True, it costs a little more with all these troops, missions, military aid, exercises, training programs, humanitarian aid and economic aid for reconstruction, but it establishes the international community - the US in particular - as masters for long enough to bring these "failed states" under the control that is essential to transforming them into submissive allies in the larger process of globalisation and world order transformation. And they are expected to be grateful to the West.

Concretely in Kosovo: this way of handling the conflict serves to strengthen Milosevic in the short run and weaken him in the long run. Iraq seems increasingly to be the State Department's model in Serbia, and the EU has no ideas and no common policy for the region. Some kind of partition of Kosovo will create even more internal conflicts among Albanians in Kosovo, Albania and Macedonia - thus easier to control by the West in decades to come. Germany will advance diplomatically, economically and little by little also militarily; the whole region is already a DM zone and Germany has replaced Serbia as Macedonia's largest trading partner. The US will provide the overall framework a la Dayton and then the strategic, NATO-oriented impetus, the training of police, security and military of these "failed" but resurrected states as it has done from Croatia down through half of Bosnia to Albania and Macedonia. No wonder that US diplomats head almost all international missions in the region now.

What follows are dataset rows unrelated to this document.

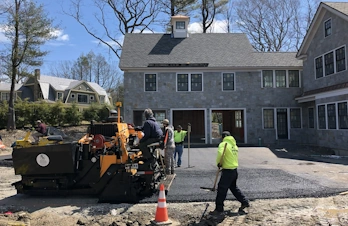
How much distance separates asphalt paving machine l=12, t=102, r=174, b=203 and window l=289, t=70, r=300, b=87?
16.2 m

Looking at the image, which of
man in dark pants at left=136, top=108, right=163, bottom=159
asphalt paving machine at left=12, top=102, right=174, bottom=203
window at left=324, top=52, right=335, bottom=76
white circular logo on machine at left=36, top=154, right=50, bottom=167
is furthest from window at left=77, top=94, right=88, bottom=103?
man in dark pants at left=136, top=108, right=163, bottom=159

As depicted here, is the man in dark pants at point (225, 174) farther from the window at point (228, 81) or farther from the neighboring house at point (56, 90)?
the neighboring house at point (56, 90)

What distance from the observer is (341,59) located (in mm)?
15914

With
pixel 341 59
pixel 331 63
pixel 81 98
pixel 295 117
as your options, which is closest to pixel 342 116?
pixel 341 59

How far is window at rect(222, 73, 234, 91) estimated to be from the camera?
20.4 metres

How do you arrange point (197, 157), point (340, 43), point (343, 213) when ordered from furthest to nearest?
point (340, 43) → point (197, 157) → point (343, 213)

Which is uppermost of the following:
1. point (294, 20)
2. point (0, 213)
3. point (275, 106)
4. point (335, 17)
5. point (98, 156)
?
point (294, 20)

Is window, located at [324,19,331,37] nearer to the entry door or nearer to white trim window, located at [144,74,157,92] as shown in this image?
the entry door

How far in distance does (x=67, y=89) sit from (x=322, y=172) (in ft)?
122

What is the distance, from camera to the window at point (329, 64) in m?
16.7

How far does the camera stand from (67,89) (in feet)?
135

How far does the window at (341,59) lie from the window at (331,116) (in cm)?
201

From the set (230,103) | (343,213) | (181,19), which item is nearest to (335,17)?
(230,103)

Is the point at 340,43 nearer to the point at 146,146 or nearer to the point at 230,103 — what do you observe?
the point at 230,103
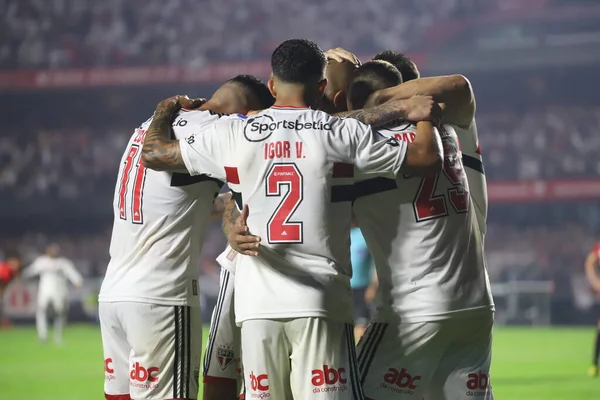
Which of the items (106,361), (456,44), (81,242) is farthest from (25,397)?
(456,44)

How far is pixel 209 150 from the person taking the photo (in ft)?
13.1

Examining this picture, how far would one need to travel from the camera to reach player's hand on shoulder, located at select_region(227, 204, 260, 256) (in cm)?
382

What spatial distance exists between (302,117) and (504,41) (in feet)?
87.9

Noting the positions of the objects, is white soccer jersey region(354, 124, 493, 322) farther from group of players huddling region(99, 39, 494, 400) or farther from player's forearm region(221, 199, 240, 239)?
player's forearm region(221, 199, 240, 239)

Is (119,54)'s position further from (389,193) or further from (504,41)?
(389,193)

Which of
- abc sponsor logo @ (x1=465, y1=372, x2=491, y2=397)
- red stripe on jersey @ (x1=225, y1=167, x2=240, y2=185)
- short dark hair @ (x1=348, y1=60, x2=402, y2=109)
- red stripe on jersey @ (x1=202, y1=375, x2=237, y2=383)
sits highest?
short dark hair @ (x1=348, y1=60, x2=402, y2=109)

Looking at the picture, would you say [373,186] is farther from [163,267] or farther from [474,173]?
[163,267]

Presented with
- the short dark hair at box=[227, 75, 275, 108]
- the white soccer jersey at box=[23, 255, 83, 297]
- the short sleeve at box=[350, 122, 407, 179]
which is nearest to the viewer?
the short sleeve at box=[350, 122, 407, 179]

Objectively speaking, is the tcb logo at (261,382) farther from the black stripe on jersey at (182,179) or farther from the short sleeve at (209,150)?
the black stripe on jersey at (182,179)

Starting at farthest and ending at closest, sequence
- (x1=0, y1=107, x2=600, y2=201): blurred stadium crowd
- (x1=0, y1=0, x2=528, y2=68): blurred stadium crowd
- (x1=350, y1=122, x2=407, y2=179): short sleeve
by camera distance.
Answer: (x1=0, y1=0, x2=528, y2=68): blurred stadium crowd → (x1=0, y1=107, x2=600, y2=201): blurred stadium crowd → (x1=350, y1=122, x2=407, y2=179): short sleeve

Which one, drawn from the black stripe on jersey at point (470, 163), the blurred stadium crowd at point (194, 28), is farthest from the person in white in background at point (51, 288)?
the black stripe on jersey at point (470, 163)

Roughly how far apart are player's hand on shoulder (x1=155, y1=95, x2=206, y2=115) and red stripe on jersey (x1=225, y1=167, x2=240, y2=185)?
0.87m

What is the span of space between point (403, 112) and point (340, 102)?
23.2 inches

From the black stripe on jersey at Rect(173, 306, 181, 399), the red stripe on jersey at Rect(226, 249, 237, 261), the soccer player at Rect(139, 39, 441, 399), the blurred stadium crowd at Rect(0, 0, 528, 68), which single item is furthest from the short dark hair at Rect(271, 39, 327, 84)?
the blurred stadium crowd at Rect(0, 0, 528, 68)
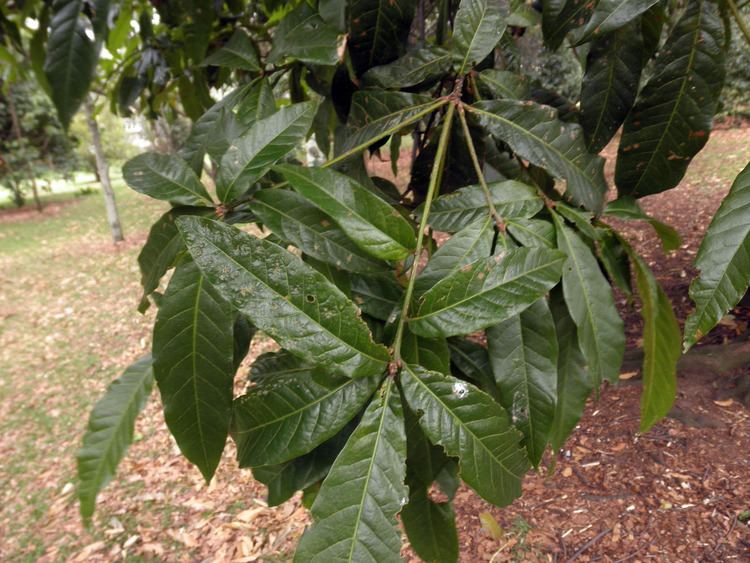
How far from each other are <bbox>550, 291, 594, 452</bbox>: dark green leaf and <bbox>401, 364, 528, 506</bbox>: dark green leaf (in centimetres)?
24

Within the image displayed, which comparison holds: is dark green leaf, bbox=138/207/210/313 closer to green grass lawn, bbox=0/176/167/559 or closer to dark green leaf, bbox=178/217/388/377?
dark green leaf, bbox=178/217/388/377

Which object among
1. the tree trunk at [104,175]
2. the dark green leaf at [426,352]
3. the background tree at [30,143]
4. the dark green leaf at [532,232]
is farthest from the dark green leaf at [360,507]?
the background tree at [30,143]

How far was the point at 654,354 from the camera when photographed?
2.27 ft

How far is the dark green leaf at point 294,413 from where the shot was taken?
0.57 meters

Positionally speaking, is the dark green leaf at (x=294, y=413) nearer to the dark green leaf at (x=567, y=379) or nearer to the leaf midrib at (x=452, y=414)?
the leaf midrib at (x=452, y=414)

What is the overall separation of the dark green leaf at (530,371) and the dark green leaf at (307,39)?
19.9 inches

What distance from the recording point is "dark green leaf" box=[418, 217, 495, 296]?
62 centimetres

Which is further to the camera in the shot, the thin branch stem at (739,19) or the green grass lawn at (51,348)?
the green grass lawn at (51,348)

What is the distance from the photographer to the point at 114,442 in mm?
890

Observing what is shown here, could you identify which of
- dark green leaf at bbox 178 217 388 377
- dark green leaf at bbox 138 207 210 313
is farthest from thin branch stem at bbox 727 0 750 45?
dark green leaf at bbox 138 207 210 313

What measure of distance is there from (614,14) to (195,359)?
70cm

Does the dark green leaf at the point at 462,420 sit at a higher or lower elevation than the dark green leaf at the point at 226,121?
lower

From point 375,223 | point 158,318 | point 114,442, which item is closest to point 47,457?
point 114,442

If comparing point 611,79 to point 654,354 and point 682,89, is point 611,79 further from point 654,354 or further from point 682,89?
point 654,354
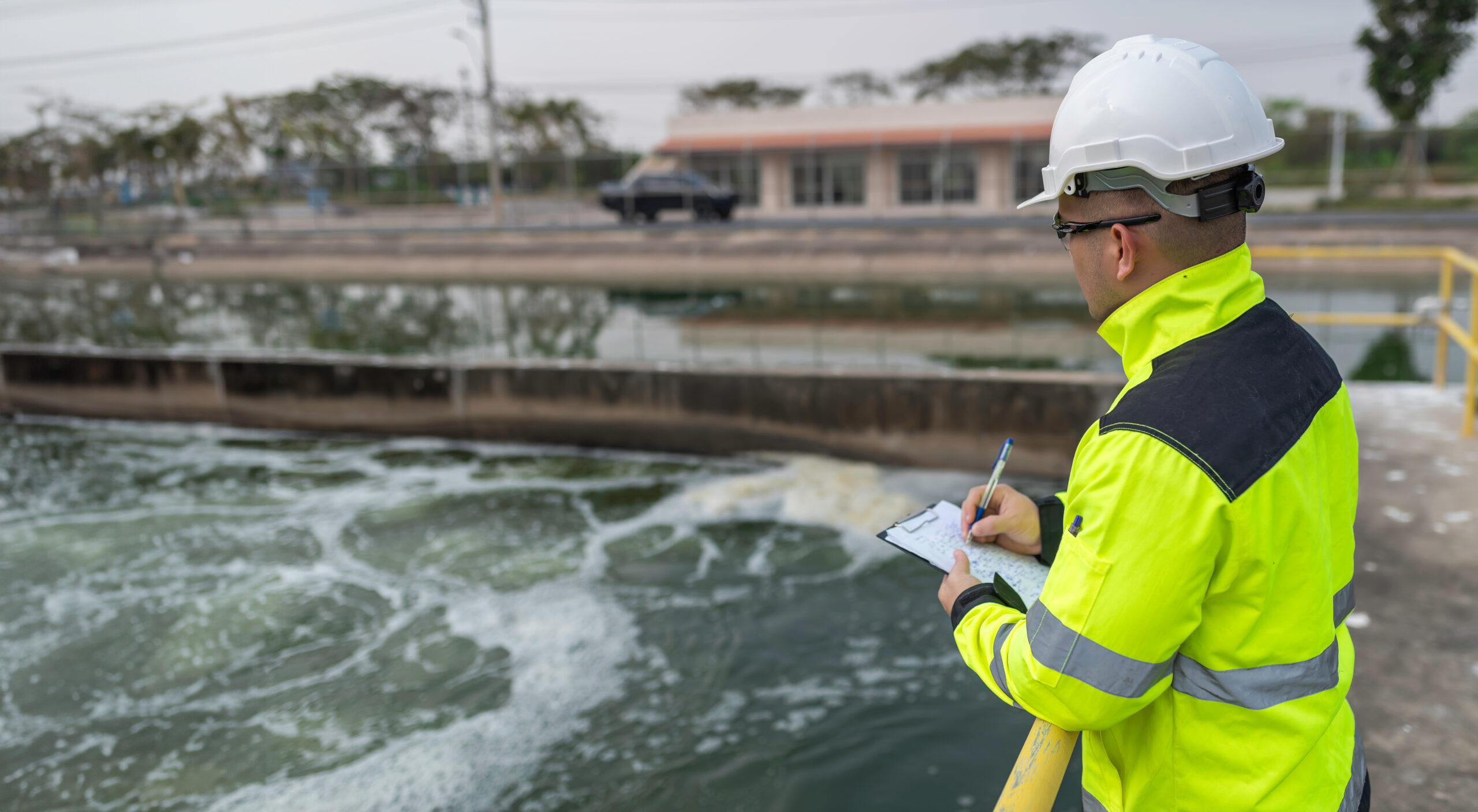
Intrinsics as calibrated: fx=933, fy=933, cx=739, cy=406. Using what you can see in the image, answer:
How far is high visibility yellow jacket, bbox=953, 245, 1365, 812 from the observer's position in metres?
1.34

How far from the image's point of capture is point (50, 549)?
8406mm

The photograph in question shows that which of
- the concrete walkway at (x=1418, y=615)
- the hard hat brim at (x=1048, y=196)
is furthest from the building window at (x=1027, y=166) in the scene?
the hard hat brim at (x=1048, y=196)

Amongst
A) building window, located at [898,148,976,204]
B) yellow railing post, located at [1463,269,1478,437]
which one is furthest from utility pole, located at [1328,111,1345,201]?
yellow railing post, located at [1463,269,1478,437]

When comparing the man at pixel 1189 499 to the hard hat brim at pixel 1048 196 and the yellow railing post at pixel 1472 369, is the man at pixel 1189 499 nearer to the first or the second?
the hard hat brim at pixel 1048 196

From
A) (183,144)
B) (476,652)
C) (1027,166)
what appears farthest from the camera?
(183,144)

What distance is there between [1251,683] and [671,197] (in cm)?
3526

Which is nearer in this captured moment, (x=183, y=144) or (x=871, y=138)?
(x=871, y=138)

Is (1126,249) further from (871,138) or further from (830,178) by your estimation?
(830,178)

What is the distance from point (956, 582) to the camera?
5.70 feet

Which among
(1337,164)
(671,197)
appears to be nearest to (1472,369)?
(1337,164)

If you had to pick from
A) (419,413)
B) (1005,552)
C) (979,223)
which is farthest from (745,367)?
(979,223)

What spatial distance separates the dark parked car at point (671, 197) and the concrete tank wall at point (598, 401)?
79.9 feet

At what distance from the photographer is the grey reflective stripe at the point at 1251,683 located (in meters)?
1.44

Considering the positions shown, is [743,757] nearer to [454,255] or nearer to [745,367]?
[745,367]
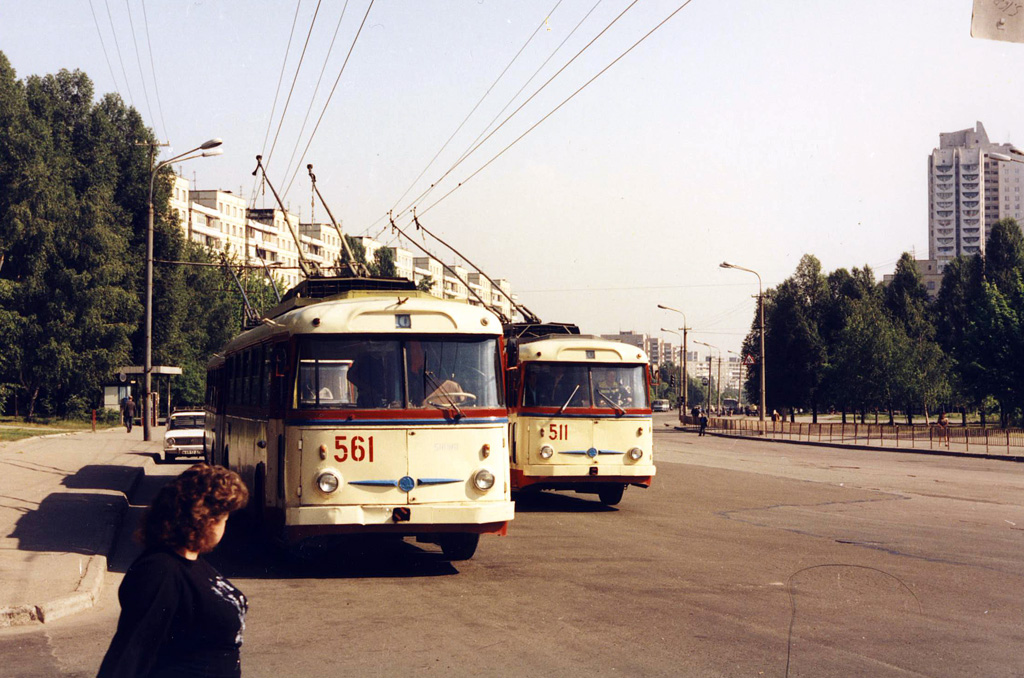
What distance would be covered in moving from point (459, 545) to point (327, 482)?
6.67 feet

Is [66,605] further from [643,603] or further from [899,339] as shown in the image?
[899,339]

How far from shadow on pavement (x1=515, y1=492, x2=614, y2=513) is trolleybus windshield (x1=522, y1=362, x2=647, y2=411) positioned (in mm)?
1762

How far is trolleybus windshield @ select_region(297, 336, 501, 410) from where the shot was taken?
36.5ft

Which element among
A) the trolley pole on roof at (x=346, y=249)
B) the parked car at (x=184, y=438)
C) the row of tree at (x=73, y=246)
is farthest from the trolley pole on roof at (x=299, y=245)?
the row of tree at (x=73, y=246)

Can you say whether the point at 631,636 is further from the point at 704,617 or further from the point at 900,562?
the point at 900,562

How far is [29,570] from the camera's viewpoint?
1059cm

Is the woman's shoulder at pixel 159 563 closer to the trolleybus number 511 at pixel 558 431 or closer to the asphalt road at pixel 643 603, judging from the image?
the asphalt road at pixel 643 603

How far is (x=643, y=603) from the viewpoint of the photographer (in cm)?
945

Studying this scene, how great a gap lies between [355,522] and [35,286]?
50.4 metres

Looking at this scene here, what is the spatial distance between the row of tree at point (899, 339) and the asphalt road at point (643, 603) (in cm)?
4674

In short, Kosovo or rather Serbia/Yugoslavia is now the centre of the globalisation and world order restructuring. The modes of operation differ but it is part of the same transformation that we have seen in Mexico, South Korea, Indonesia, Somalia, the Great Lakes, Croatia, Bosnia and Iraq. It implies a power struggle between the US/NATO and a Balkanized, loud-shouting but paralysed EU.

Who pays the price? Innocent citizens-turned-refugees and 90% of the other ordinary citizens in these lands, many of whom lack the education or political consciousness to see through the games played over and above their heads. Next, civil society, co-existence and human community. And, third, moral values and the ideas of democracy, trust and - peace.

You may find my view cynical but I am convinced that only by being cynical in the analysis can we be truly humane and work to help those who suffer from all these double standards and power games," concludes Jan Oberg.